Buxtehude rarely indicated whether or when pedals should be used, and many sections of pieces usually performed with pedals can just as easily, and probably more authentically, be played on the manuals alone. This raises the question of whether to edit into three modern staves, as in this and most other modern editions, or to retain a slightly more authentic two stave layout, only indicating the pedal lines that are clearly indicated in surviving copies.

This Breitkopf edition, published in 1996, is a revision of an earlier 1971 edition, also edited by Klaus Beckmann. Unlike some other editions the pieces are printed in ascending BuxWV order, which generally follow the modern key signatures upwards from C major. The full list of pieces can be found here. The pieces are, quite correctly, entitled ‘Praeludium’ rather than versions of ‘Prelude and Fugue’, the result of a transfer back in time of Bach’s frequent designation. Beckmann has also avoided the temptation to allocate key descriptions to the titles of any of the pieces, although they are attached in the index, along with the BuxWV number. Apart from the fact that scores of the time rarely added key descriptions, Buxtehude was composing at a time when the modern system of major and minor keys was not fully established, and composers often thought in terms of ‘modes’ rather than ‘keys’.The Breitkopf edition has a logical layout and clear printing.

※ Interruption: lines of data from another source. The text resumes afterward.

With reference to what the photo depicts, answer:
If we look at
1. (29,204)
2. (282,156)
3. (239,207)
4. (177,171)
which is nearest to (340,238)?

Ease of page turns seem to have been taken into consideration, where possible.

I recommend that any organist wanting to perform Buxtehude should consult all the available editions before deciding, perhaps choosing one piece to compare between editions. The Praeludium BuxW149 (in G minor) is a good one to choose as it has Buxtehude 149.jpgseveral editorial issues. In Breitkopf, the opening page of semiquavers is arranged in groups of six, but subdivided into two groups of three (pictured). Hedar’s edition, for example, keeps the grouping as six semiquavers, with a slur over each group of six in the first two bars. In both versions, there is a risk of suggesting an  implied articulation. When the pedal enters, most modern editions have the second note as a B flat, but a repeat of the opening G is also a possibility used is several editions, including recent ones. The central Allegro section is shown as for manuals only until the last four bars in Breitkopf, although in one bar this is unplayable unless you have unfeasably big hands. But it is probably a sensible approach, as is decision to lower the last four of bar 154 by an octave.

In some of his earlier editions of music of this period, Beckmann had a tendency to made editorial changes to the accepted text based on his own ideas of what he thought the composer might have intended, although it was often hard, if not always impossible to find out when this had happened. This raises the issue of the ‘Critical Commentary’. In this, any most other German editions, it only appears in rather dense German, with no translations available, either in the printed edition or on-line.

 

 

 

 

 

 

 

 

 

 

 

 

 

 

 

 

 

 

 

 

 

 

 

 

 

 

 

 

 

 

 

 

 

 

 

 

 

 

Beckmann’s relatively short introduction (with English translation) only discusses editorial issues, with no information on Buxtehude himself, or the organs that he was familiar with. For non-German speakers, there remains the problem of the lack of English translations of key aspects of the text, not least the critical commentary which can be pretty obscure even for German speakers.